US Senators Ask DOJ to Investigate RealPage Rent Algorithm

They say rent-setting algorithm "weakens competition," raises prices.

A group of US senators, including Elizabeth Warren and Bernie Sanders, have sent a letter to the Department of Justice urging an investigation of the role RealPage’s Yieldstar algorithm plays in setting rents.

In a letter to Assistant Attorney General Jonathan Kantor, the senators said “institutional investors and rent-setting algorithms” have been inflating housing prices, the Dallas Morning News reported.

“The rise of institutional investors and rent-setting algorithms have weakened competition in the already strained housing market, resulting in substandard services and unnecessarily high housing costs for American families,” the letter stated.

The senators said “the widespread use of anonymized and aggregated proprietary rental data by the country’s largest landlords could result in defacto price-setting by those companies, driving up prices and hurting renters.”

“Given these findings, the DOJ should closely review rent-setting algorithms like YieldStar to determine if they are having anti-competitive effects on local housing markets that have seen increased institutional investor activity,” the letter concluded.

RealPage did not respond to a request for comment.

The DOJ’s Antitrust Division started a probe of RealPage last year, after non-profit ProPublica published the results of an investigation which said the Richardson, TX-based company’s revenue management proptech enabled some of the largest property management firms to illegally share data and act as a “cartel” artificially inflating rents in violation of federal law.
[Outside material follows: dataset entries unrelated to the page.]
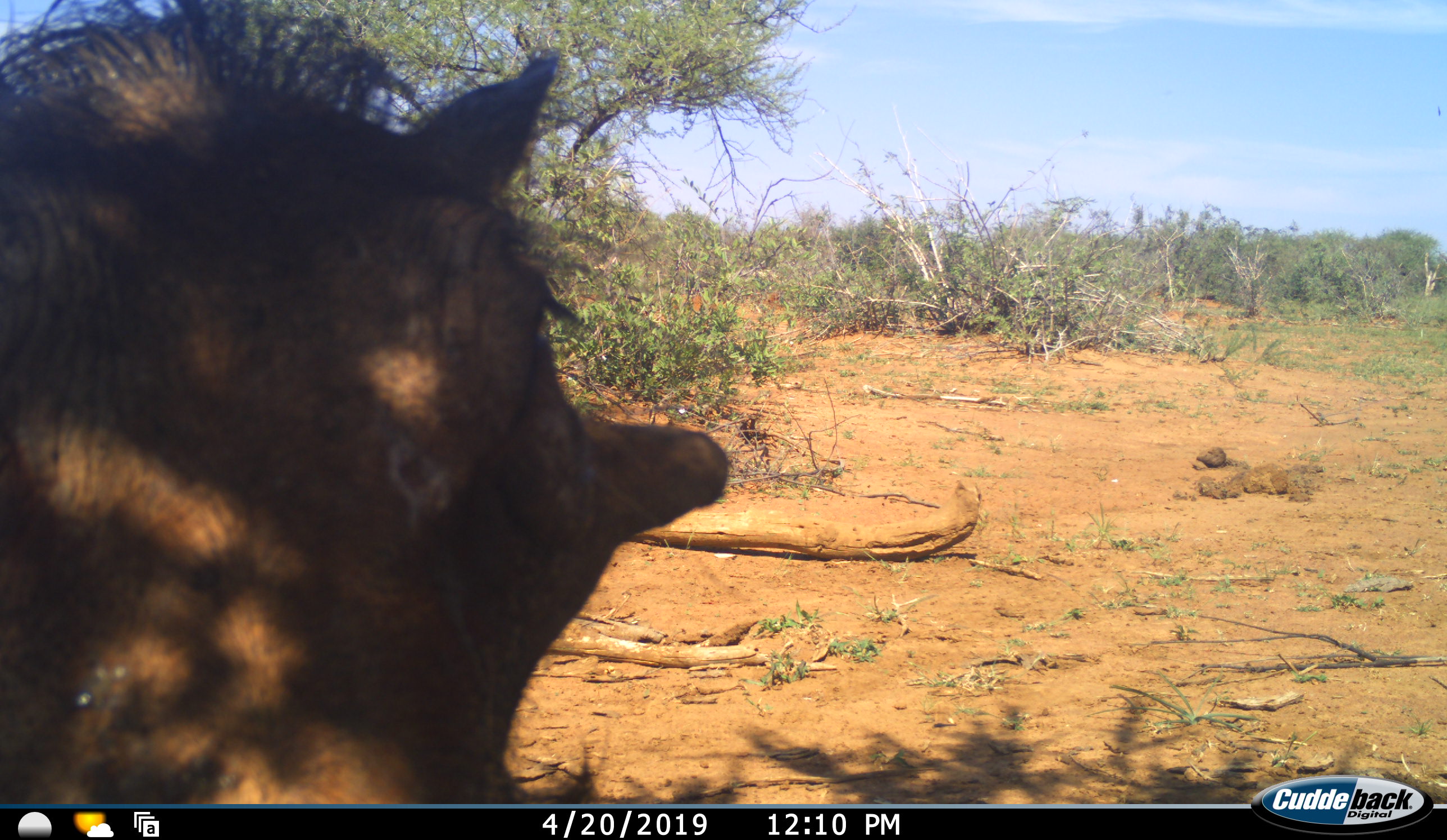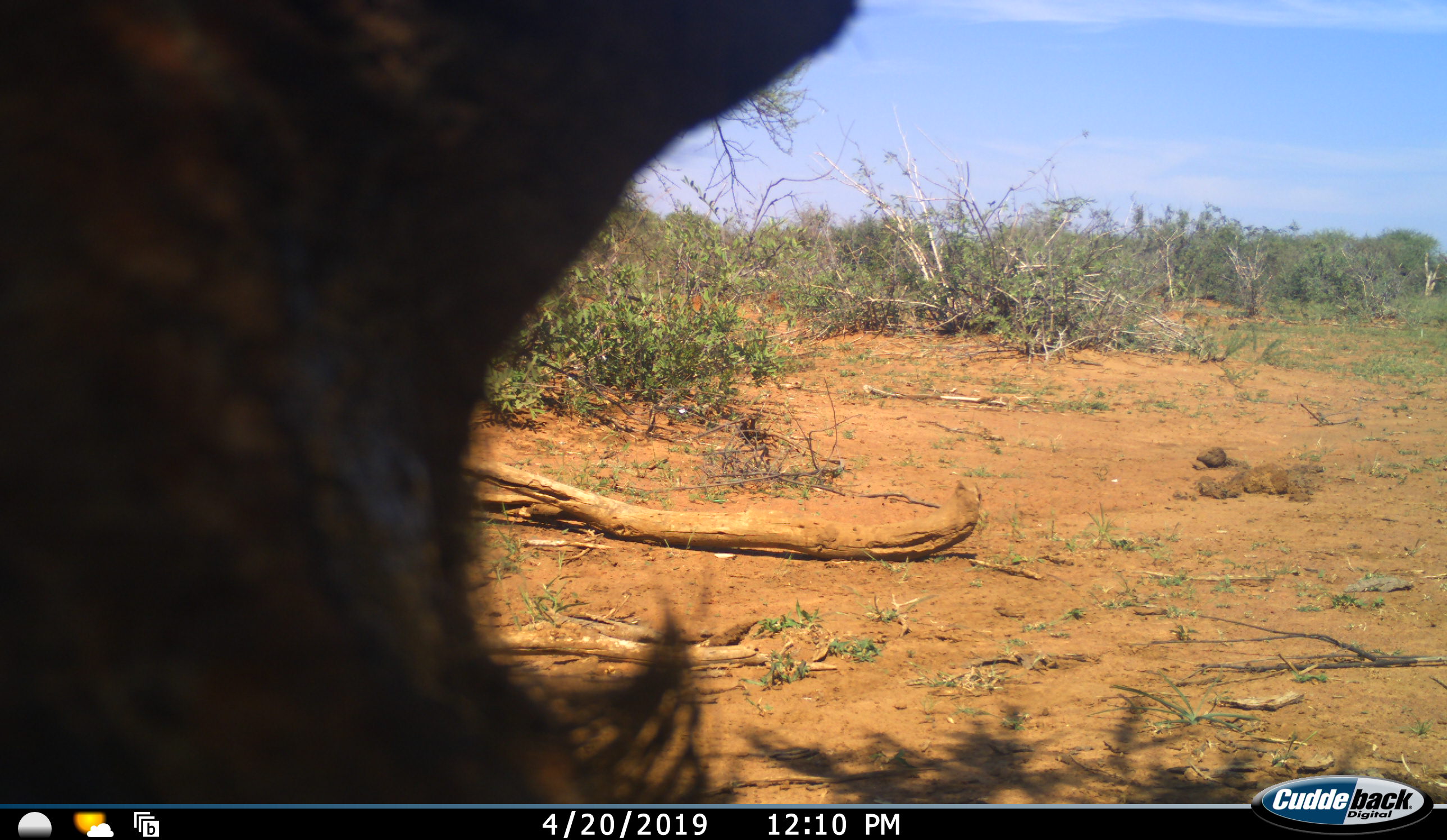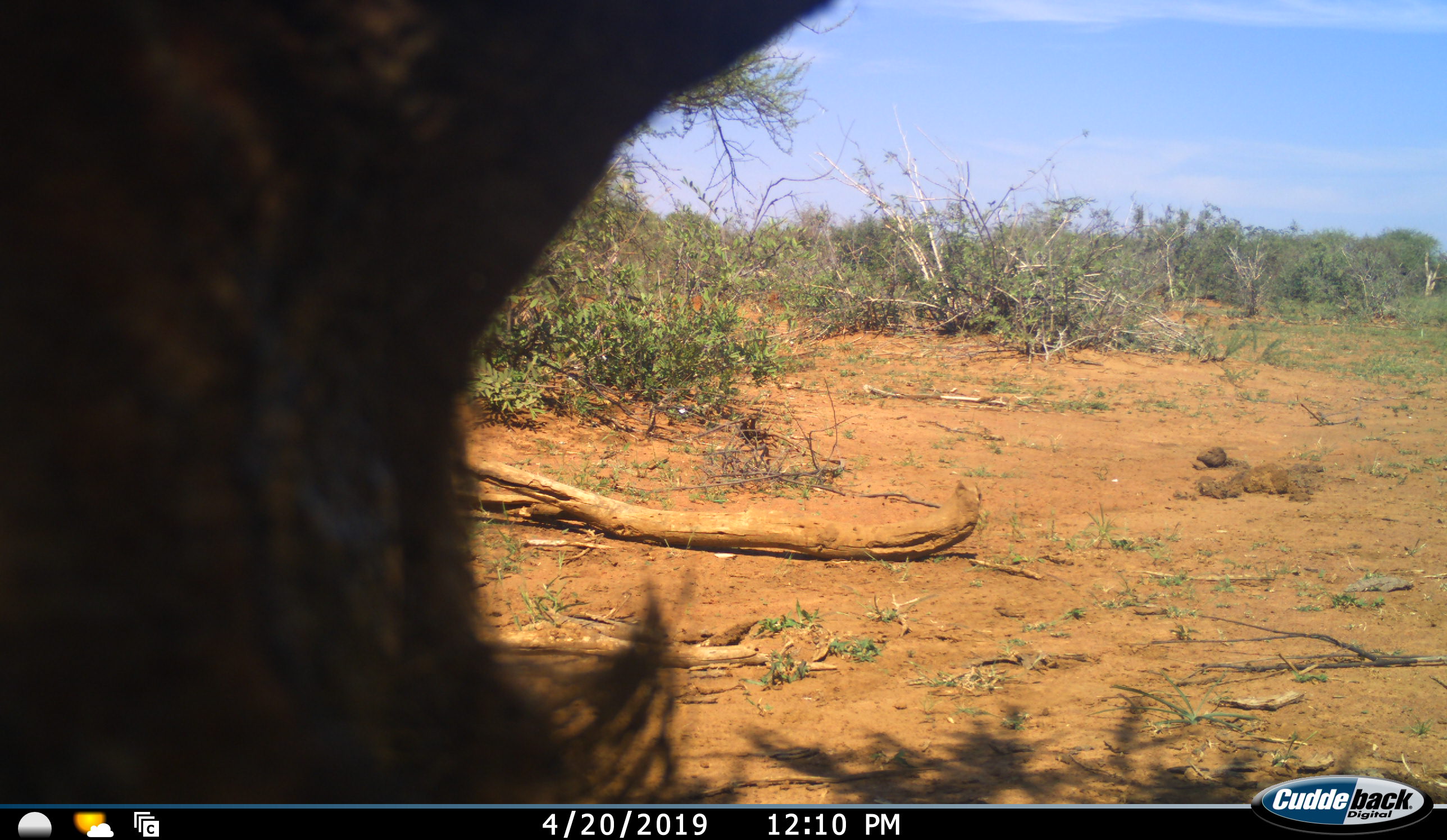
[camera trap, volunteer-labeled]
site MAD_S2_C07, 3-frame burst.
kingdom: Animalia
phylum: Chordata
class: Mammalia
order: Artiodactyla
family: Suidae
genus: Phacochoerus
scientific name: Phacochoerus africanus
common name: warthog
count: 1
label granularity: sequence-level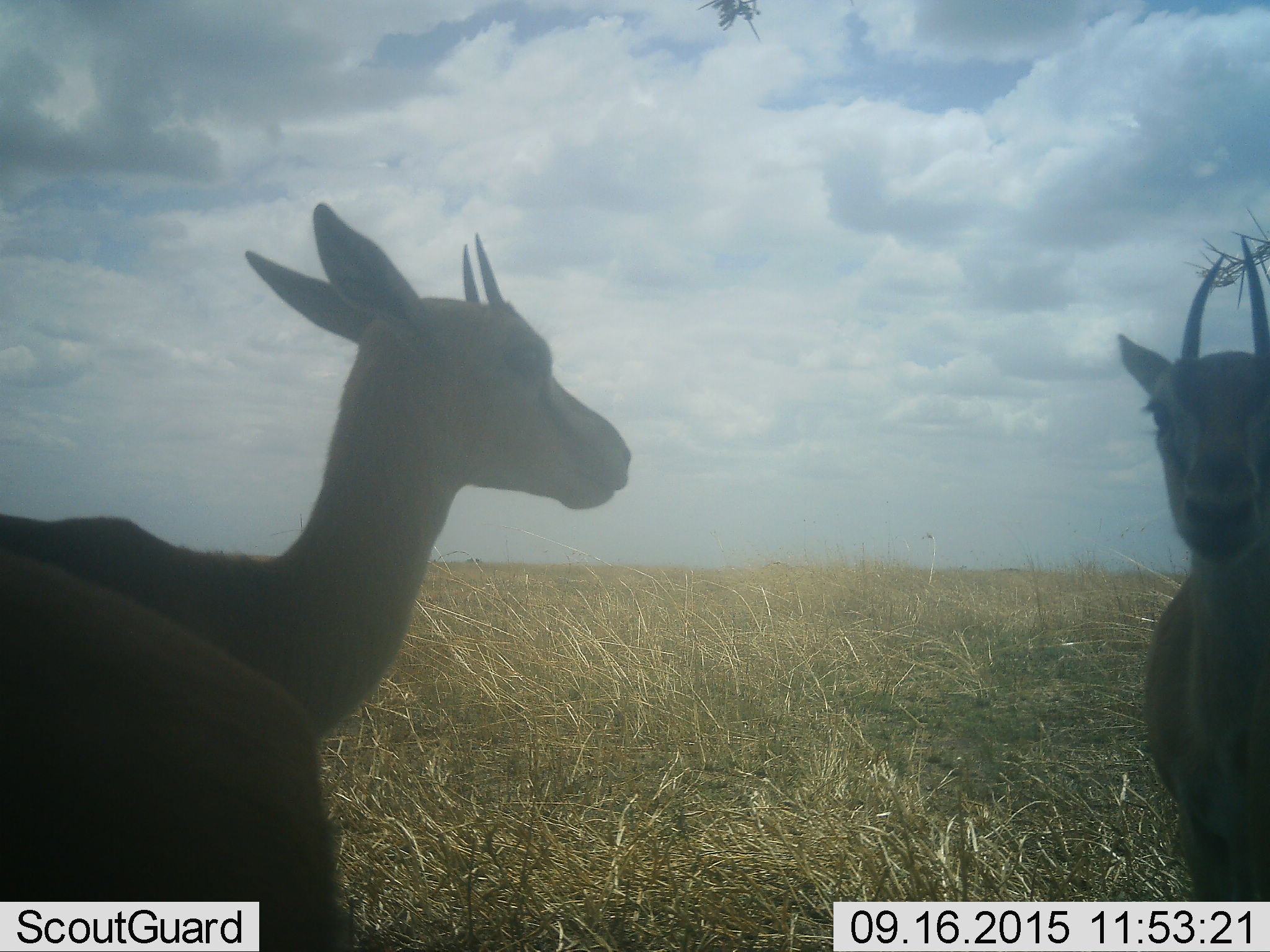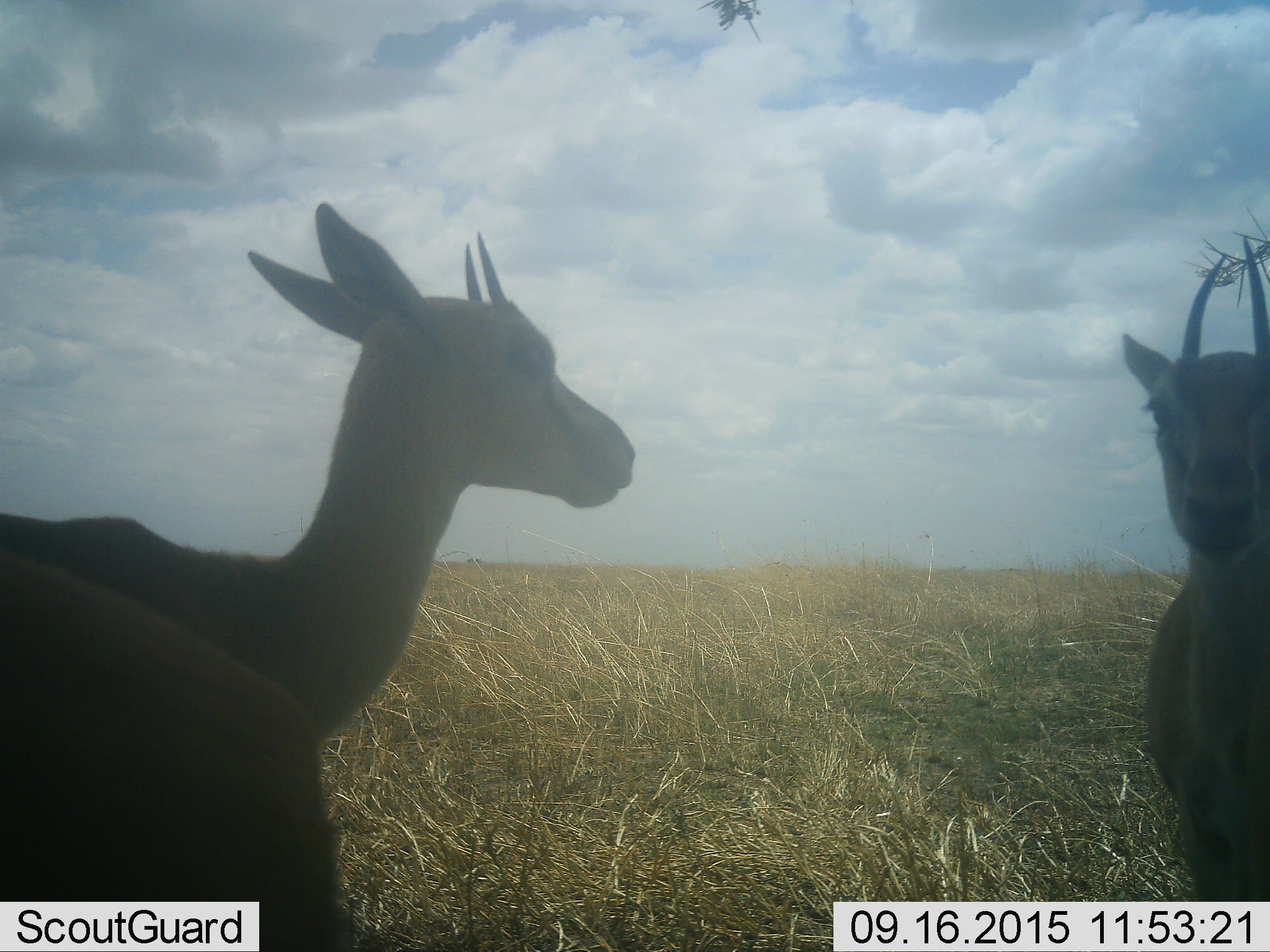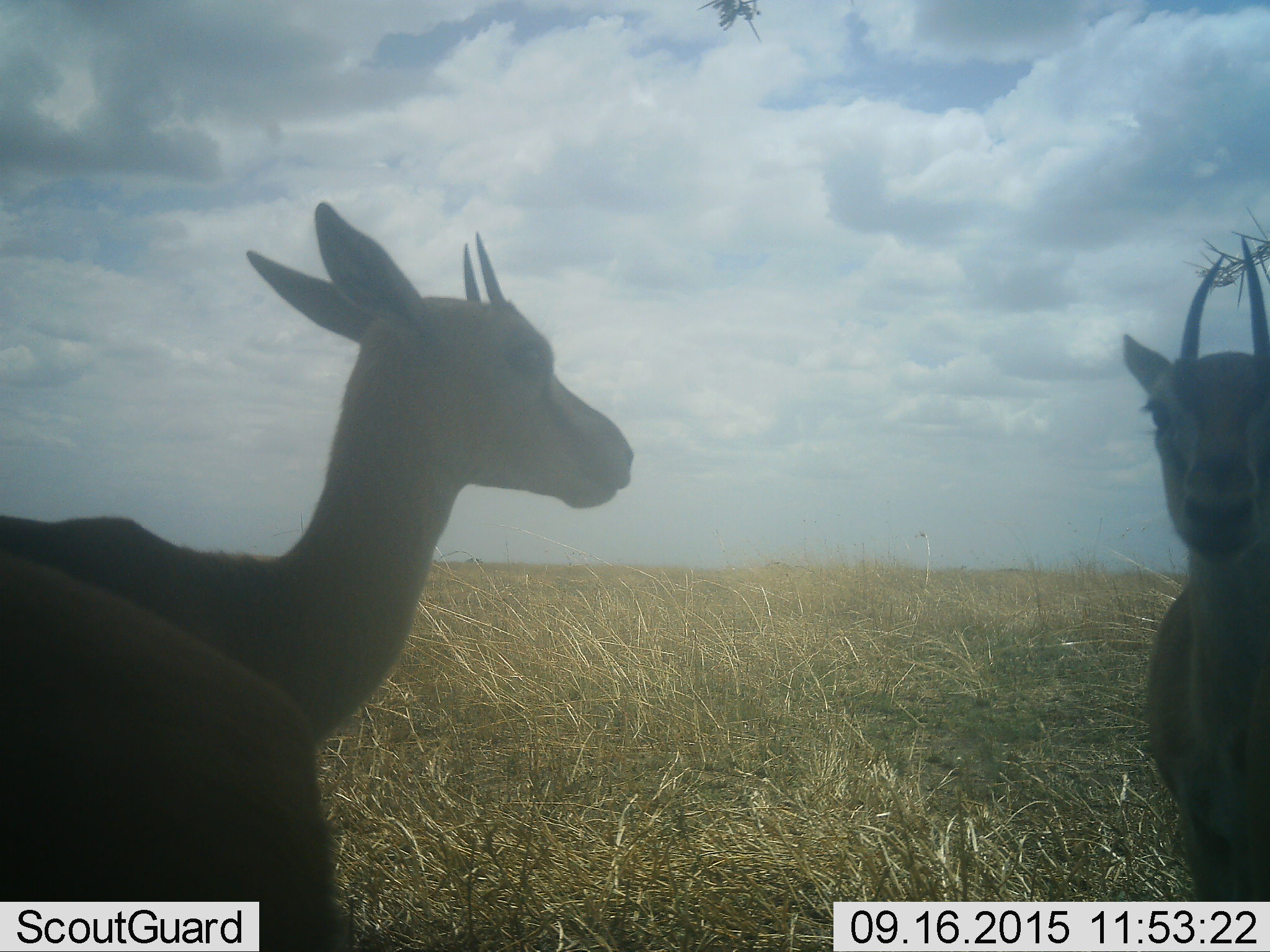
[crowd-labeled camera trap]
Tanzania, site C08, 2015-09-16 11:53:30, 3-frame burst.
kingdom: Animalia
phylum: Chordata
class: Mammalia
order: Artiodactyla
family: Bovidae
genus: Eudorcas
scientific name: Eudorcas thomsonii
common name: thomson's gazelle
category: gazellethomsons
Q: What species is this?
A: Gazellethomsons (thomson's gazelle) (Eudorcas thomsonii).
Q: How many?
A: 2.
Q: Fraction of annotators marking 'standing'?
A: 93%.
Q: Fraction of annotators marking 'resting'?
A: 13%.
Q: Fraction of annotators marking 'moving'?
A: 0%.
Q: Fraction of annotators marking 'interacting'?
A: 13%.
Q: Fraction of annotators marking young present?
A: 20%.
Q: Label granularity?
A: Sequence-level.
ProPublica’s expose was the basis for two federal class action lawsuits, one filed by apartment renters in Washington and California and the other by a University of Washington student alleging collusion on student housing rents.

According to RealPage’s website, YieldStar software combines lease transaction data from more than 13.5M units and uses AI-driven algorithms to “unlock hundreds of basis points of hidden yield through price optimization.”

The company claims its algorithms enable new users to achieve “up to 400% in year-one ROI” for owners, operators and investors.

ProPublica’s article quotes RealPage execs boasting at a CRE conference that the company’s data analytic tool, used to suggest daily prices for open apartment units, has been driving double-digit rent increases across the country.

ProPublica said RealPage’s 2017 acquisition of The Rainmaker Group’s Lease Rent Option business had effectively given the Texas firm a monopoly on predictive analytics used to set rent prices, expanding RealPage’s client base to 31,700 customers.

“The ProPublica article contains inaccuracies and is misleading. RealPage completely disagrees with its conclusions,” RealPage said, in a statement provided to GlobeSt after the first class action lawsuit was filed.

“We strongly deny the allegations and will vigorously defend against the lawsuit,” the proptech firm said.

“The ProPublica article repeatedly takes information out of context and ignores key facts to craft a distorted picture of how revenue management software works,” RealPage told GlobeSt.

“The article prominently states that ‘RealPage discourages bargaining with renters’ while ignoring the big reason why many housing providers prefer bottom-line pricing,” RealPage said.

“Negotiating rent opens up the possibility of providing different renters with different pricing for the same housing unit, which can put housing providers squarely in violation of federal Fair Housing laws. Fair housing compliance is one of the reasons why revenue management software exists,” the proptech firm said.

“RealPage’s revenue management software is purposely built to be legally compliant,” the company’s statement said. “It focuses on the internal supply and demand dynamics at a particular property and does not consider or have any visibility into availability (supply) at competing properties.”

RealPage’s statement noted that “revenue management is commonly used across many industries, and innovations in this area have been to the mutual benefit of both consumers and vendors.”

“RealPage’s software is but one of a number of such tools available in the marketplace to property operators across the US,” the company said.